I had lunch with an author friend recently, and she mentioned that her editor has twice now commented on the mood of her books, which gets darker in bad times and lighter in better times. The editor has never met my friend but accurately identified times when she was dealing with personal tragedy. The books were different than those which came when life was happily humming along.

Wow. Do we know we're revealing so much of ourselves as we write? I know from studying literature that great authors' works often grow darker as life buffets them around a bit. Twain got much more satirical after the deaths of his wife and daughter. Shakespeare wrote more tragedies as he aged.

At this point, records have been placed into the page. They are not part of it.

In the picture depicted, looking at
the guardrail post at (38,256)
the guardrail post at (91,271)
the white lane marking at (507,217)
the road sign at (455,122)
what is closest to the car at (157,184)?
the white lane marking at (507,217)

What happens to a mystery writer when life takes a downturn? We already write about murder and mayhem, so what can get worse? Apparently, it's the mood of the writing, the sense that maybe life isn't fair after all. The mental condition of the protagonist can change, too. He or she might not expect justice, or at least not full justice.

In case you're thinking of analyzing me, you should know that I wrote for almost ten years before anyone noticed. Some things just now coming to publication were written years ago; others are being written in the present day, with all its attendant troubles. I can't see much difference, though I've had plenty of ups and downs over that time. It must be considered that an author's mood might have an opposite effect on her writing. If life tramples us into the dirt and we long for happiness, fairness, and justice, we might simply create it where we can, in our books.